Il a évoqué lors de cette conférence, qui a eu lieu à l’université Lusiada, en présence de l’ambassadeur du Maroc au Portugal, Othmane bahnini, d’étudiants et du corps professoral, une Europe occidentale qui doute d’elle-même et de son avenir, avec une croissance en panne et des modèles de démocraties qui s’essoufflent, une Amérique du Nord qui est entrée dans une véritable phase de protectionnisme, de patriotisme économique, de conservatisme politique et de désengagement de ses responsabilités multilatérales à tous les niveaux, une Amérique du Sud dont la dynamique d’émergence connait une pause, due principalement à des instabilités politiques internes, à une crise profonde de défiance envers les institutions élues et à des choix économiques inappropriés, aggravés par une crise régionale touchant les principaux pays.

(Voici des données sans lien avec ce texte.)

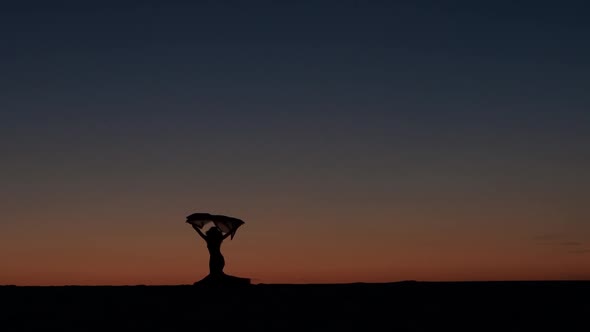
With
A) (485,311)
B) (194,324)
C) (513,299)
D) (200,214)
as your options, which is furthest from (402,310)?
(200,214)

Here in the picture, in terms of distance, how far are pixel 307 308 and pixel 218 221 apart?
8.03 meters

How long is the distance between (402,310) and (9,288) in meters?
12.0

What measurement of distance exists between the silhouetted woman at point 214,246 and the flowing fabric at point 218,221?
18 centimetres

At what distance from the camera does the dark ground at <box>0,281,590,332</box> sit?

Il a cité également, dans ce cadre, une Asie plurielle qui s’érige en une véritable locomotive de la Nouvelle économie mondiale, avec la Chine comme puissance montante, se disputant le leadership avec de nouvelles puissances asiatiques et non asiatiques émergentes, comme la Russie et l’Inde, un Monde arabe, qui, hormis quelques exceptions, est en pleine décomposition, un monde arabe en passe de se placer en dehors de l’Histoire, et dont une bonne partie passera le restant de ce troisième millénaire à construire des routes, des écoles et des dispensaires, du fait d’une logique incontrôlée d’autodestruction, portée par des forces occultes ou déclarées, intervenant sur un terrain miné par de vieux conflits religieux, ethniques et politiques attisés par des puissances étrangères, et enfin, une Afrique qui émerge, mais avec des défis socio-démographiques, socio-institutionnels, économiques, environnementaux, culturels et sécuritaires colossaux.

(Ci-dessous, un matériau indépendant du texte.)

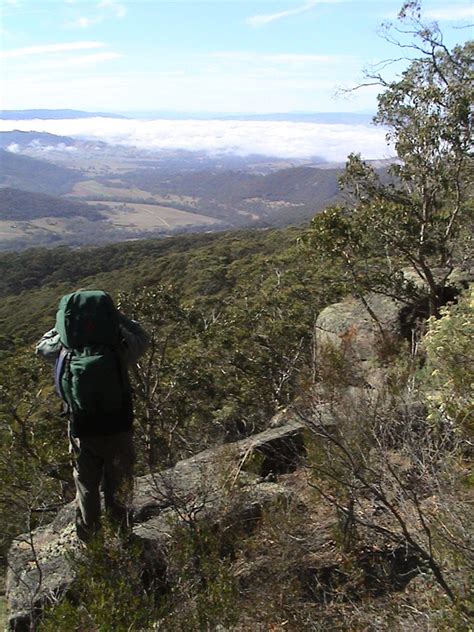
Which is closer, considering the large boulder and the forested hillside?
the forested hillside

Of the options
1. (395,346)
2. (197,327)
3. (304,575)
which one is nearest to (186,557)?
(304,575)

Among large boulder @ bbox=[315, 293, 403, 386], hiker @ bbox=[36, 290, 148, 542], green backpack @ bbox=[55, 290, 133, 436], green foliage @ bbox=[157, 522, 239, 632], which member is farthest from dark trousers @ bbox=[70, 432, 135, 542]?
large boulder @ bbox=[315, 293, 403, 386]

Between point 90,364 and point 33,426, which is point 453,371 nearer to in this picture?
point 90,364

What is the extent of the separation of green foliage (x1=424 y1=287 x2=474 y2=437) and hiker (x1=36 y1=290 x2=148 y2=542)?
199 centimetres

Ce nouveau système mondial, devenu complexe et quasi chaotique, a dit le président de l’Université Ouverte de Dakhla, fonctionne sans pilotage mutuellement accepté par toutes ces régions et sans gouvernance réellement partagée et coordonnée entre elles. Par ailleurs, il évolue dans un contexte de doute généralisé sur la capacité collective et effective des Etats à s’approprier les principaux agendas mondiaux, qui renvoient principalement aux Objectifs de Développement Durable, au Socle de Protection Sociale Universelle, aux agendas mondiaux pour le climat, la migration et le projet audacieux de Revenu Universel de Base porté par le Rapporteur spécial des Nations-Unies pour les Droits de l’Homme et la lutte contre l’extrême pauvreté.

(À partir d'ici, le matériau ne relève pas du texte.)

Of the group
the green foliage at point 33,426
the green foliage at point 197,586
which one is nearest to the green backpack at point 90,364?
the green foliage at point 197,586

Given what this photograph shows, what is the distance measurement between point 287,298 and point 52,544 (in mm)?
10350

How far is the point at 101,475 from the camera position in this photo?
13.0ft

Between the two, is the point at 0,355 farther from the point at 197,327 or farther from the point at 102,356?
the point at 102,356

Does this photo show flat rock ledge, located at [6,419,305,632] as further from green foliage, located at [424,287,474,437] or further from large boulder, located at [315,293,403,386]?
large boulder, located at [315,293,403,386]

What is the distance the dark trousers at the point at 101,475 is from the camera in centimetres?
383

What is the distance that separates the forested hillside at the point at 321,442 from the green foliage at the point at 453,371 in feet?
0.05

Ce nouveau monde se trouve réellement dépourvu de mécanismes efficaces de construction d’une paix durable, le tout aggravé par une crise de confiance profonde des Etats dans les institutions internationales de gouvernance du monde, accentuant ainsi la crise du Conseil de Sécurité des Nations Unies, et mettant en conséquence la sécurité humaine en danger et toute la planète dans des incertitudes réelles, a déploré M. Guerraoui, par ailleurs, membre de l’Académie des Sciences du Portugal, notant que les chercheurs, les experts, les analystes et les observateurs de l’état de la Nouvelle économie mondiale sont unanimes à dire que les modèles de développement hérités du 20 ème siècle ont atteint leurs limites, car en dépit du progrès généré par la nouvelle révolution postindustrielle, ces modèles se trouvent actuellement dans l’incapacité objective de réaliser conjointement la croissance, le plein emploi, le bien-être social pour tous et le développement durable des écosystèmes naturels.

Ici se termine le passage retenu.